Setapak Langkah – 04 Juni 2026 | Pemerintah Kementerian Kesehatan baru-baru ini mengeluarkan regulasi yang mengharuskan semua produk tembakau dijual dengan kemasan standar tanpa merek dagang. Kebijakan tersebut bertujuan menurunkan daya tarik rokok, namun menimbulkan kekhawatiran di kalangan pekerja industri tembakau.
- Penurunan permintaan karena kemasan standar diperkirakan menurunkan penjualan hingga 15-20% dalam jangka pendek.
- Produsen diprediksi akan menutup lini produksi tertentu untuk menyesuaikan biaya operasional.
- Ribuan pekerja, terutama di daerah penghasil tembakau, menghadapi ketidakpastian pendapatan keluarga.

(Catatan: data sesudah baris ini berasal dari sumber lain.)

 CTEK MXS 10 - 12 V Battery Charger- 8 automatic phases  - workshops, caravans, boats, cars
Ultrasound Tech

Untuk mengekspresikan keprihatinan tersebut, serikat pekerja tembakau menyerahkan sebuah petisi kepada Kementerian Kesehatan dan Kementerian Tenaga Kerja. Petisi tersebut menuntut peninjauan kembali kebijakan standar kemasan, serta meminta pemerintah menyediakan paket kompensasi atau program penyaluran kerja alternatif bagi pekerja yang terdampak.
Dalam pernyataannya, Ketua Serikat Pekerja Tembakau menekankan, “Kami tidak menolak upaya kesehatan masyarakat, namun langkah ini harus diimbangi dengan jaminan sosial yang memadai bagi mereka yang kehilangan mata pencaharian.”

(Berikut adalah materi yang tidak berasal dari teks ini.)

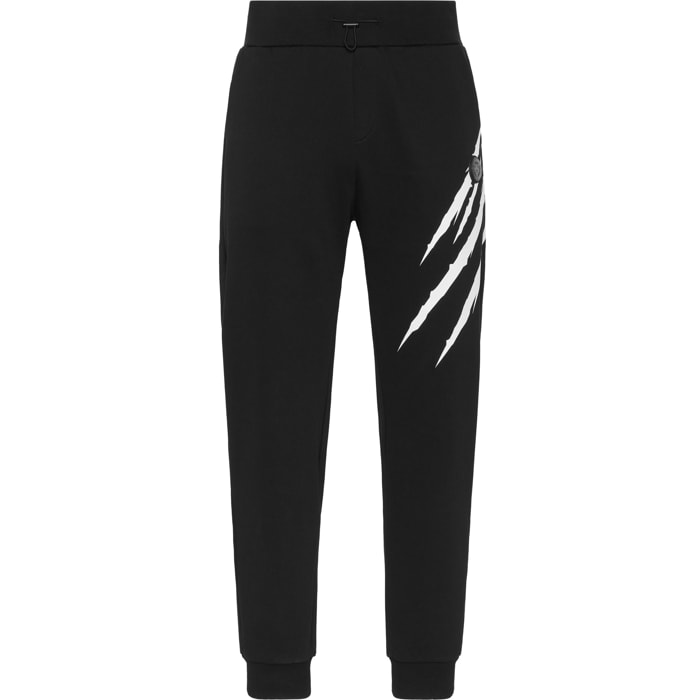 PLEIN SPORT Pantalones de jogging SCRATCH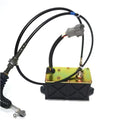 YANN'S 2277689 227-7689 Governor Throttle Motor for CAT Excavator E330C E312C E320C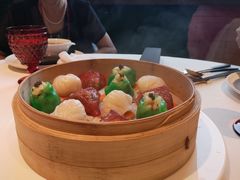 -三号黄浦会Canton Table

Pihak Kementerian Kesehatan menjawab bahwa regulasi tetap akan berjalan, namun mereka terbuka untuk dialog dengan pihak terkait. Sementara Kementerian Tenaga Kerja menyatakan akan memantau implementasi kebijakan dan memastikan kepatuhan terhadap peraturan ketenagakerjaan.
Jika tidak ada kesepakatan, para pekerja berencana menggelar aksi damai di depan kantor kementerian pada akhir pekan mendatang. Dampak ekonomi yang lebih luas, termasuk penurunan pendapatan daerah yang bergantung pada industri tembakau, juga menjadi sorotan para analis.